“Halk onu istiyor”
“Anketlerde en çok oyu o alıyor”
Buna benzer bisürü tümce yazabilirim ama siz ne demek istediğimi anladınız. Senaryo çok kolay gibi gözükse de esasında karmaşık yada satranç gibi. Satranç gibiden neyi kastediyorum, anlık hareketler dediğiniz yada sandığınız şeyler, esasında çok önceden planlanmış ama bunu hepsini gördükten sonra çözümleyebiliyorsunuz.
Önce daha önce de olduğu gibi ve Ethem Sancak’ın dediği gibi ABD Recep Tayyip Erdoğan ve beraberinde AKP’yi çok önceden hazırlıyor.

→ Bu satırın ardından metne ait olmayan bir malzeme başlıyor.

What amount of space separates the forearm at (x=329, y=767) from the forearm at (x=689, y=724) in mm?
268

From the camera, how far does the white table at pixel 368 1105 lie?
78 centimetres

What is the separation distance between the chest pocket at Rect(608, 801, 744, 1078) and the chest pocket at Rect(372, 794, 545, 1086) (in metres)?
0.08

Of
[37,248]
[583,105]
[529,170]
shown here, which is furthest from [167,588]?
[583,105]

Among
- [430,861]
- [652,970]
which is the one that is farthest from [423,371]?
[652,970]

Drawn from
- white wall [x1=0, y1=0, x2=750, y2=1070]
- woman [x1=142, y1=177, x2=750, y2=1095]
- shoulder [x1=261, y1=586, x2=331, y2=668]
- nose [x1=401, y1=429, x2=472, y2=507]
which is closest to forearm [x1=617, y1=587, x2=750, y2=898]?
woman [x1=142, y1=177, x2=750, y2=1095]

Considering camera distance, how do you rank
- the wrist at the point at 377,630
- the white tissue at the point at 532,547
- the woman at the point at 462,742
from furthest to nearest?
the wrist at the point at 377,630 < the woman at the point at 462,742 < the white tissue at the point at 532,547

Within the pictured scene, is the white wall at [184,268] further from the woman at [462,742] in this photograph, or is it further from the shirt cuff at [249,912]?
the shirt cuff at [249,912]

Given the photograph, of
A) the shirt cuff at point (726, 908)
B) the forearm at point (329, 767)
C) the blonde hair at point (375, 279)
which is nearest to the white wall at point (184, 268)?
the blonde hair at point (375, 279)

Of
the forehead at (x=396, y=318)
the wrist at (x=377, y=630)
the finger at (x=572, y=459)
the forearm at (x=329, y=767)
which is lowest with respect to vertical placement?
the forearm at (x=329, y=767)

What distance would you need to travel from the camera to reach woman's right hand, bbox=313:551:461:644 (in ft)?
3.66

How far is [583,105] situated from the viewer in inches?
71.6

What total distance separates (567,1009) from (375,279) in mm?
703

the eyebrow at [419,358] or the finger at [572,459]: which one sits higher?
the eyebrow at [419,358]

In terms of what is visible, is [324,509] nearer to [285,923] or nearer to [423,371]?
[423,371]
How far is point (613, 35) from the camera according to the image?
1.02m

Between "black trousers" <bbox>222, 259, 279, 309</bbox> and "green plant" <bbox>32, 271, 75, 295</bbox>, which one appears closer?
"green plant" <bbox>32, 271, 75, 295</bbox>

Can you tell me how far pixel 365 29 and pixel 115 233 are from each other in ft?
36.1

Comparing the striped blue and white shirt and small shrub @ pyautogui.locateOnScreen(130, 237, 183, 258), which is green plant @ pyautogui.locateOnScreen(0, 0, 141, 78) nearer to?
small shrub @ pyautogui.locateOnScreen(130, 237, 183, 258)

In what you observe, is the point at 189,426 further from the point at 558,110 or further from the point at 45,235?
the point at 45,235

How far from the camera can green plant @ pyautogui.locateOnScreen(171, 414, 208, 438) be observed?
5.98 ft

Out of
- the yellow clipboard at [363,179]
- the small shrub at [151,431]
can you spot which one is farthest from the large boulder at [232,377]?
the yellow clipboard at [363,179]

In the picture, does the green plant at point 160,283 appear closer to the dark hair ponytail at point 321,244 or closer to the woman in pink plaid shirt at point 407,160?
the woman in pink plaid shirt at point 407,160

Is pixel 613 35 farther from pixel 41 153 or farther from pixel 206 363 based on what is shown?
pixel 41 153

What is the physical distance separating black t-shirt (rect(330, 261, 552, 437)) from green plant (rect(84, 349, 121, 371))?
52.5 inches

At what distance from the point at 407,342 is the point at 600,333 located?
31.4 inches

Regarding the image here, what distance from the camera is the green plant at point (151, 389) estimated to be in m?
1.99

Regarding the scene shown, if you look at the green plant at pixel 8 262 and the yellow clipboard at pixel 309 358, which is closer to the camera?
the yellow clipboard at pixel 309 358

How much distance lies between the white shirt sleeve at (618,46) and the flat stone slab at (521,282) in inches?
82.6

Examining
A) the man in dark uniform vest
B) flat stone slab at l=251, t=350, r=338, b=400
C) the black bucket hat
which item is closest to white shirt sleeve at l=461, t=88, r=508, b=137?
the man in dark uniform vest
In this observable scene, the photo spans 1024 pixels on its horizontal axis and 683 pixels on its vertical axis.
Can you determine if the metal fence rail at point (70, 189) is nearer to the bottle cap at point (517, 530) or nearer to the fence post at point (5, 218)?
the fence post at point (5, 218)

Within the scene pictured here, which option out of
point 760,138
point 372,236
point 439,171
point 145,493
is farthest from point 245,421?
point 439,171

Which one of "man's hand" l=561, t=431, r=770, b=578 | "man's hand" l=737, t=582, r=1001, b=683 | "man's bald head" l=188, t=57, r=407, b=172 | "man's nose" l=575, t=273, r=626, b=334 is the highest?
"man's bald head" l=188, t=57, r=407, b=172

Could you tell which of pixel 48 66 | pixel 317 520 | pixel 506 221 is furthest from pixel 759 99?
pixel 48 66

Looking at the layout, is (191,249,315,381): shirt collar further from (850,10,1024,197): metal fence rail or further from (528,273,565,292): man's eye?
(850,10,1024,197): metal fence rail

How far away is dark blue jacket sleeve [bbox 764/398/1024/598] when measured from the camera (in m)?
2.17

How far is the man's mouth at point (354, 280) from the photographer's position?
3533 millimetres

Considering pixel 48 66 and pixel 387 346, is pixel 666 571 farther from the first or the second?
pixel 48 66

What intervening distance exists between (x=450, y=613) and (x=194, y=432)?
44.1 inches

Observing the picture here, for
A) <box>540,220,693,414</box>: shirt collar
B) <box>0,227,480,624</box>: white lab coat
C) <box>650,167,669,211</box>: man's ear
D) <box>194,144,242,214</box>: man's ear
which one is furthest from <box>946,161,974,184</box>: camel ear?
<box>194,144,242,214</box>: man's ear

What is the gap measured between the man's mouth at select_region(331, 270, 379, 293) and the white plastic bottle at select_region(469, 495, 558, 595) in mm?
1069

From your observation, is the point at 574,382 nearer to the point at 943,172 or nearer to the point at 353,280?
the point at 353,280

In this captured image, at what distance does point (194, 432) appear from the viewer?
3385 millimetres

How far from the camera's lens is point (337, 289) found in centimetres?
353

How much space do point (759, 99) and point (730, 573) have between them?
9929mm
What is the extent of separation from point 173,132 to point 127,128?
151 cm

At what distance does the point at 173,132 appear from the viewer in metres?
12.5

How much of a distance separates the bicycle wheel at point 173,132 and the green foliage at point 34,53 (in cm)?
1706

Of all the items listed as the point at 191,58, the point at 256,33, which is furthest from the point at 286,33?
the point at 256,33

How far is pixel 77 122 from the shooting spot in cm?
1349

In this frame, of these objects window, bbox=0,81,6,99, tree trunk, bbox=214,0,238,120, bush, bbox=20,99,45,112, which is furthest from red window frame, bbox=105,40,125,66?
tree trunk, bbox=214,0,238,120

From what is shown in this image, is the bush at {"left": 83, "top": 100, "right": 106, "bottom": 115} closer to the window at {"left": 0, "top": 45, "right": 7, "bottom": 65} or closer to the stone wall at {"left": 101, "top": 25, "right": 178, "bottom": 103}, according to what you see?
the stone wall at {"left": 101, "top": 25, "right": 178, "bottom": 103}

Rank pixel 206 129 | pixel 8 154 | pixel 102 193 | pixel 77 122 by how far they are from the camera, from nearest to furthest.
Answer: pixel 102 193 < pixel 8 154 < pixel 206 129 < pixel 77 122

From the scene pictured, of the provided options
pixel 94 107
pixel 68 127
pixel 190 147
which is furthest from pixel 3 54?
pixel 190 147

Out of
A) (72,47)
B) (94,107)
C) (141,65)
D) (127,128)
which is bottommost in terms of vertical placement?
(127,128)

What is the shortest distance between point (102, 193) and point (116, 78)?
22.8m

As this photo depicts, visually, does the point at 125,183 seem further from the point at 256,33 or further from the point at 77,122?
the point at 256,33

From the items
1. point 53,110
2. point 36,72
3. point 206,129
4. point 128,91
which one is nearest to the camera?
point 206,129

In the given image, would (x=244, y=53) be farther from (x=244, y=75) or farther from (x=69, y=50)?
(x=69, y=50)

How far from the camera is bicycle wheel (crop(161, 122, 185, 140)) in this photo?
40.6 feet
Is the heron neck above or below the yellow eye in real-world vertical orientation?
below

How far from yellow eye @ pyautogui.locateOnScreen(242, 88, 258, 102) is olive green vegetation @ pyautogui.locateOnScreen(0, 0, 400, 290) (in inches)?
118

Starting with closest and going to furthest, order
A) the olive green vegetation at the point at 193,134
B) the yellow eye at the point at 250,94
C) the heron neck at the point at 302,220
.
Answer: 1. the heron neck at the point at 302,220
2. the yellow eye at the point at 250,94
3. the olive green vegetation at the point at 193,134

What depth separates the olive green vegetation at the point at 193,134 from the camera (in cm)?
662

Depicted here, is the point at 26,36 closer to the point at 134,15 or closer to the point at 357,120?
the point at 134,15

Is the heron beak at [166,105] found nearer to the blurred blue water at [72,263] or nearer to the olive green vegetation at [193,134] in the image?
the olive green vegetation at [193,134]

- Recep Tayyip Erdoğan’ın belediye başkanı olması için çok basit bir plan yapılıyor. CHP, SHP ve DSP sosyal demokrasi ve demokratik sol adına 3 adayla yarışa giriyor ve kimsenin hesaplamadığı Erdoğan belediye başkanı seçiliyor.
- Erdoğan Siirt’te okuduğu bir şiir yüzünden mahkum oluyor ve belediye başkanlığı görevinden alınıp, hapse konuluyor.
- Erdoğan hapse girince bütün gözler o tarafa çevriliyor ve sol dahil düşünce özgürlüğü nakaratlarıyla Erdoğan’ı destekliyor.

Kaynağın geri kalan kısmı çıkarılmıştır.